To figure out which types of bacteria are present in the upper airways of children and estimate their abundance, researchers gather samples and use sequencing to analyse a specific region of the microorganisms’ DNA. Such studies may involve hundreds of samples, millions of DNA sequences and hundreds of types of microorganisms. Large-scale projects of this kind require high through-put processing and intensive data management and task scheduling. They also require the help of a bioinformatician – someone who applies information technology to biological and medical research.
Gerrit Botha and Dr Katie Lennard – bioinformaticians based at the Computational Biology Division (CBIO) and members of the Pan African Bioinformatics Network for H3Africa (H3ABioNet) – have developed a streamlined process for analysing microbiome samples on the university’s high-performance computing system.
Such data-analysis pipelines, as they are known, take data inputs and guide them through a number of processing steps that have been linked together. The pipeline Botha and Lennard have developed takes sequencing data and its associated metadata and runs it through pre-processing steps, and alignment and classification algorithms.
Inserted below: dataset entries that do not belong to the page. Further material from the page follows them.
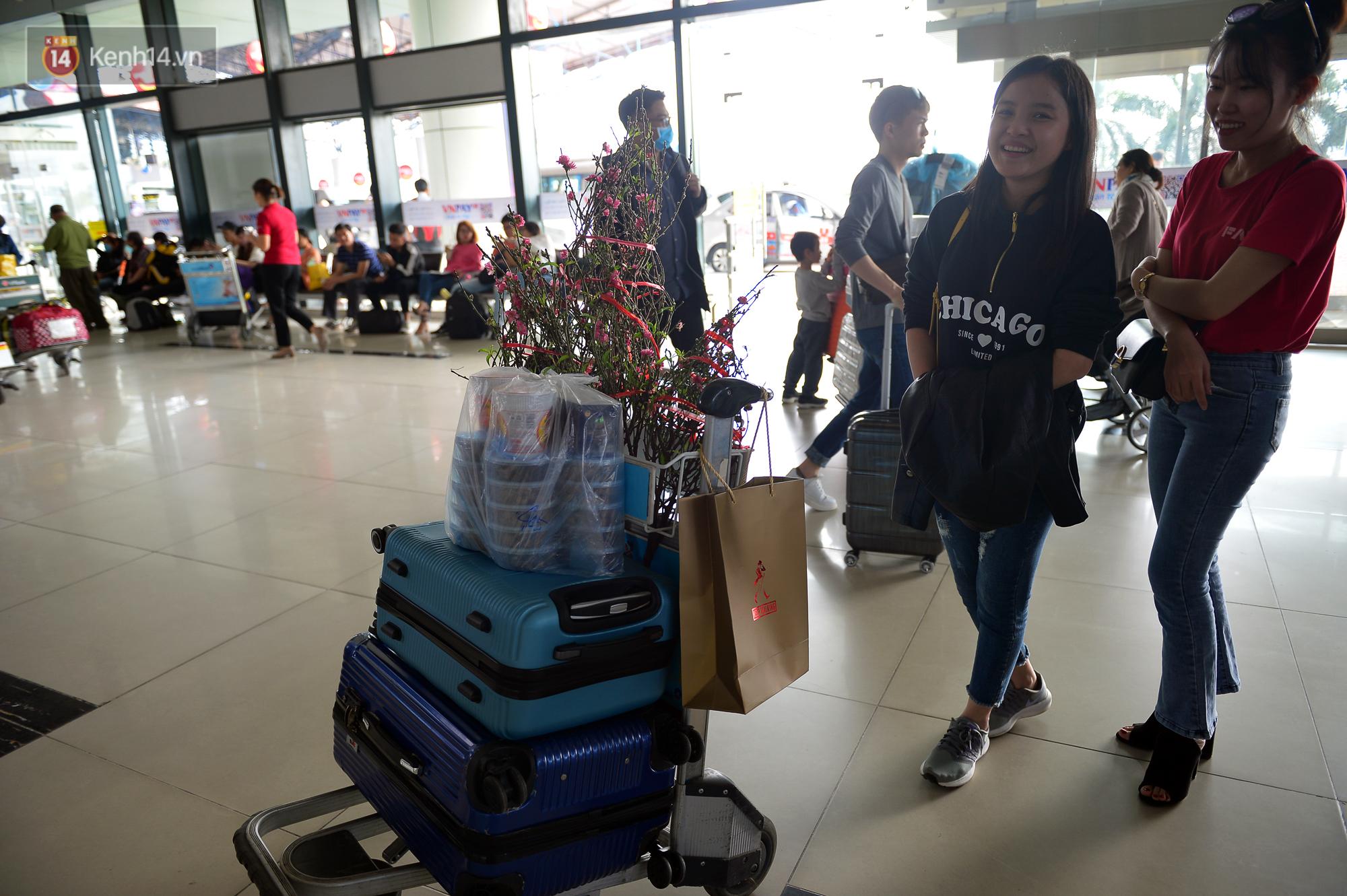 Ảnh: Sân bay Nội Bài vắng vẻ cận Tết Nguyên Đán, khác hẳn cảnh tượng đông đúc mọi năm - Ảnh 5.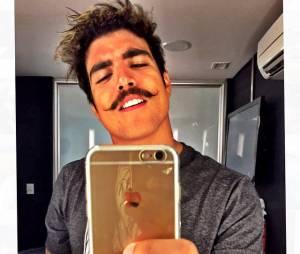 Já em 2014, Caio Castro resolveu investir nesse bigodão. Curtiu?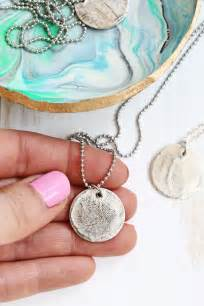 make fingerprint jewelry 25 best ideas about thumbprint pendant on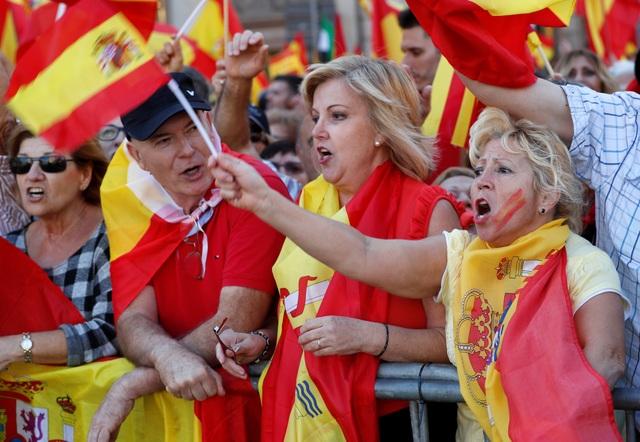 Ngày 28/10, chính phủ trung ương đã chỉ định Phó Thủ tướng Tây Ban Nha Soraya Saenz de Santamaria quản lý trực tiếp vùng Catalonia. Bộ Nội vụ Tây Ban Nha đã nhận nhiệm vụ chỉ đạo lực lượng cảnh sát Catalonia sau khi Madrid sa thải hàng loạt các quan chức cao cấp thuộc lực lượng này.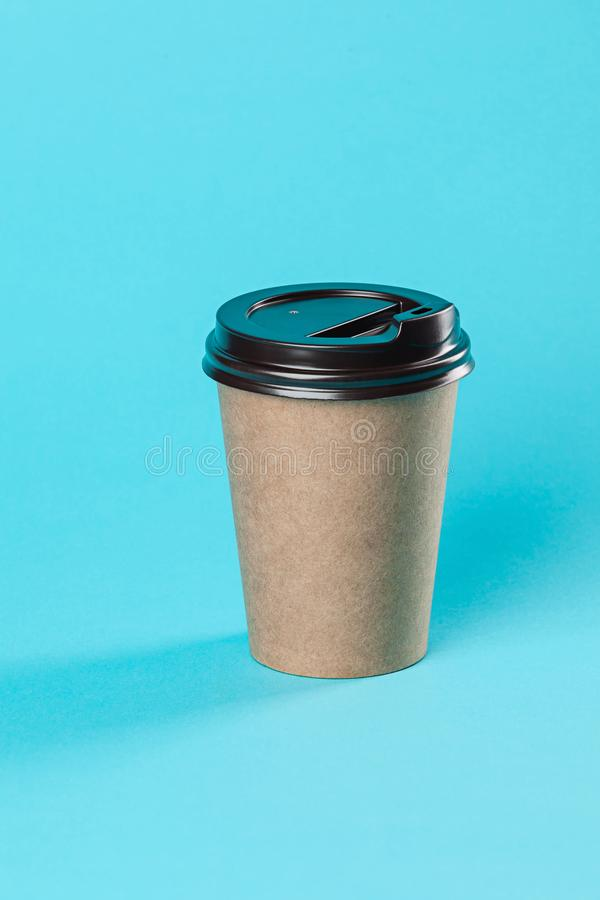 Modello di carta asportabile della tazza di caffè isolato su fondo blu immagini stock libere da diritti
“You can just imagine: there are a lot of steps involved, each of which uses different tools. You have to make sure that the output of one tool is compatible with the input of the next,” says Botha. “Our main aim was to build a package that you can give to researchers and that they can use easily.” The pipeline he co-developed has been made available to UCT researchers on the eResearch high-performance computing cluster, and is used in other fields, including oceanography and immunology.
In recognition of the need to update the pipeline and improve its efficiency, during October 2016 Botha and other developers tackled the challenge as part of a coding hackathon run by H3ABioNet. The hackathon brought together developers from H3ABioNet who worked in groups of three or four to create solutions for analysing different types of H3Africa data. One group of developers, including Botha, created a new pipeline for microbiome data, which – among other things – facilitates easier software updates and is more portable: that is, it can be used on other computing clusters and personal computers.
Since the hackathon concluded, Botha has been working to convert the pipeline to run using different containerisation software, called Singularity, and to test it on UCT’s cluster. The focus of a recent workshop at the eResearch Africa 2017 conference, containerisation involves encapsulating one or more software applications in a container with its own operating environment. This helps to ensure the software runs reliably across computing environments; applications are easy to deploy and upgrade, and are easily shared. Botha’s work on containerisation is highly innovative and a leading example of research computing practice.
Once Botha has completed this conversion and testing, the new pipeline will be made available to UCT researchers on the high-performance computing cluster. Other institutions and researchers will also be able to run this pipeline on their computing clusters and personal computers.